*SHORT PROBLEM*: Can you copy each of the rows below word for word, omitting the pictures?

*ENTRIES SUPPLIED*:
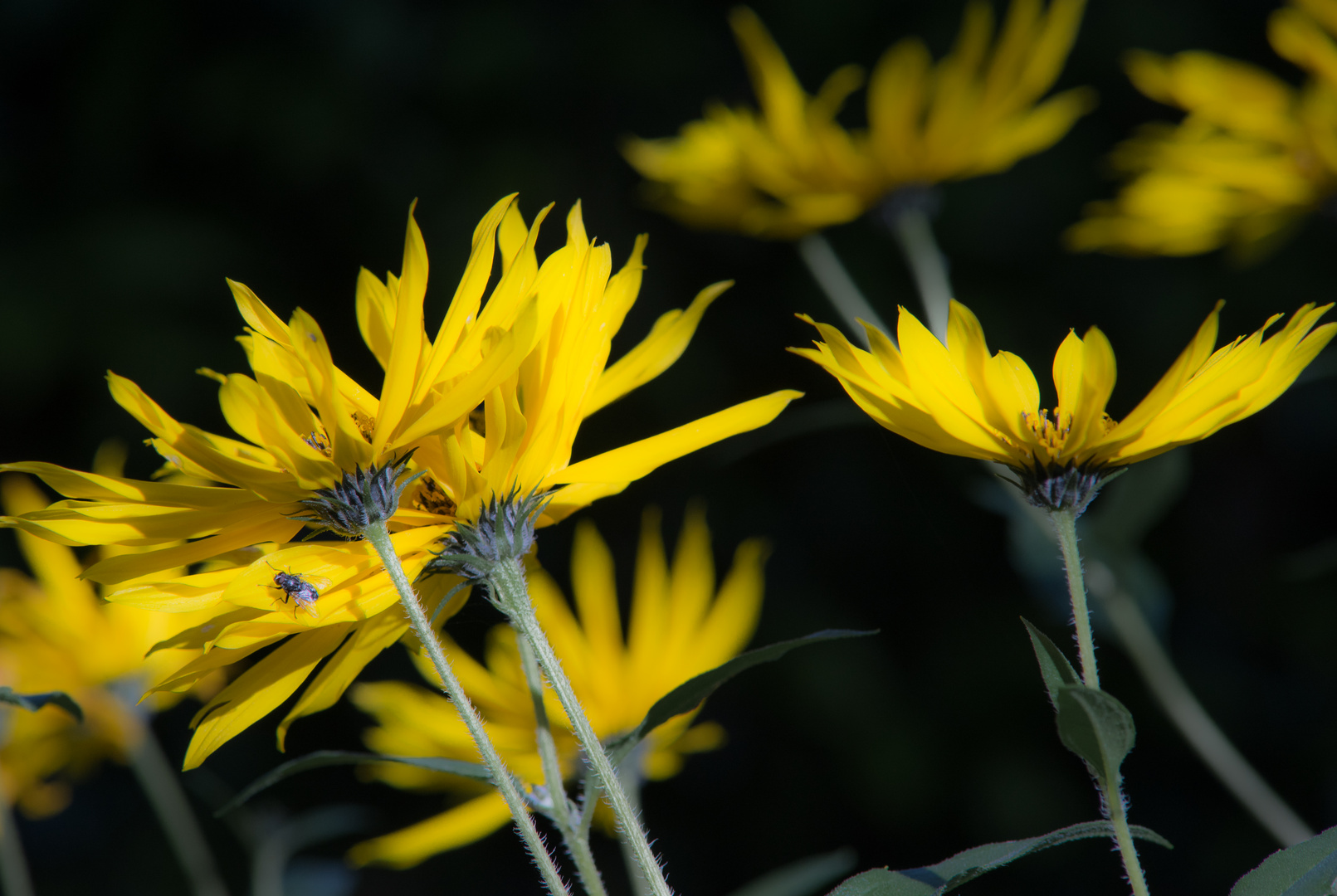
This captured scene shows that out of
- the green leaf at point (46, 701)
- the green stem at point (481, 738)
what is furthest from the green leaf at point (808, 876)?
the green leaf at point (46, 701)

*ANSWER TO THIS EXERCISE*:
This captured scene shows that out of
- the green leaf at point (46, 701)
- the green stem at point (481, 738)
what is furthest from the green leaf at point (808, 876)?
the green leaf at point (46, 701)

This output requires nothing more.